As for the 30th Street Corridor, its potential for connectivity is huge, because it is a massive stretch of land, “from Hampton Avenue all the way south to the Menomonee Valley, some four miles long,” as Susan Nusser has reported for Urban Milwaukee. “It encompasses 880 acres, or the size of about 660 football fields.” The project to redevelop the corridor has been going on for years, and involves a huge cast of characters, as Nusser noted: the State of Wisconsin, the city, the Milwaukee 7 regional business group, businesses in the corridor, real estate and property developers, environmental regulators, the Milwaukee Metropolitan Sewerage District, the EPA, neighborhood associations, and area residents. For that and other reasons, progress has been very slow. And a biking trail — which has never been discussed by the city — is likely to rank at the bottom of a long list of other priorities for the corridor.

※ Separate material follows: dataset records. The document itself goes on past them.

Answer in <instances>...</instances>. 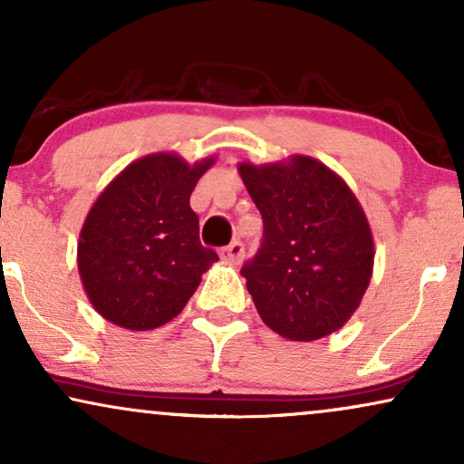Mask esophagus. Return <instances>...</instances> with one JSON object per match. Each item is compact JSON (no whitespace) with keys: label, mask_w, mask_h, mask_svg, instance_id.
<instances>
[{"label":"esophagus","mask_w":464,"mask_h":464,"mask_svg":"<svg viewBox=\"0 0 464 464\" xmlns=\"http://www.w3.org/2000/svg\"><path fill=\"white\" fill-rule=\"evenodd\" d=\"M220 256H222V261H227V264L237 266L239 261H242V256H244L242 242H231V244H228V246H225V248L220 250Z\"/></svg>","instance_id":"obj_1"}]
</instances>
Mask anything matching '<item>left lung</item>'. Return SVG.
<instances>
[{
    "label": "left lung",
    "instance_id": "left-lung-1",
    "mask_svg": "<svg viewBox=\"0 0 464 464\" xmlns=\"http://www.w3.org/2000/svg\"><path fill=\"white\" fill-rule=\"evenodd\" d=\"M237 172L264 218V244L242 267L261 320L289 342L339 331L370 287L376 255L359 198L309 155L239 161Z\"/></svg>",
    "mask_w": 464,
    "mask_h": 464
}]
</instances>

That, of course, is a key goal of this study, to bring attention to this possible project, as Thorstensen notes. If you’re going to redevelop the corridor anyway, it might be easier and cheaper to do the bike trail as part of the effort. But the cost and practicalities of such a project have yet to receive any analysis.
But Thorstensen argues it can happen if the community makes it a priority. “I think a lot of it is really political will,” she told the publication Streetsblog, which wrote about the study. “It takes time to do community engagement really deeply, especially in communities that have been historically disenfranchised… It won’t succeed unless you have that buy-in at the local level.”
She compared the 30th Street Corridor to the Midtown Greenway in Minneapolis, which was converted it to a rail-trail, beginning in 2000. “They built a world-class facility,” Thorstensen noted.
For now, this new study has put the issue of bike equity on the map and helped dramatize how the city could become a better connected and more equitable community through the most modest of transit options: the bike. It’s an option an increasing number of Milwaukeeans are coming to embrace.
Update 4:45 p.m. July 11: Sandy Rusch Walton, Communications Manager for the city Department of Public Works, emailed me to offer this summary on the status of the two proposed bike trail projects: “The City of Milwaukee is an active partner on the Rails-to-Trails Conservancy (RTC) Route of the Badger project. Both the Kinnickinnic River Trail extension and the 30th St Industrial Corridor trail are included in the 2010 Milwaukee by Bike master plan, and the City is committed to realizing the plan. There was more momentum for extending the KK River Trail westward, but it diminished after the City didn’t receive funding from grant applications in 2015. At this time, while there are no active design projects for either trail underway, the City is working with RTC and other key stakeholders to identify preferred routes and funding opportunities to regain momentum on these projects.”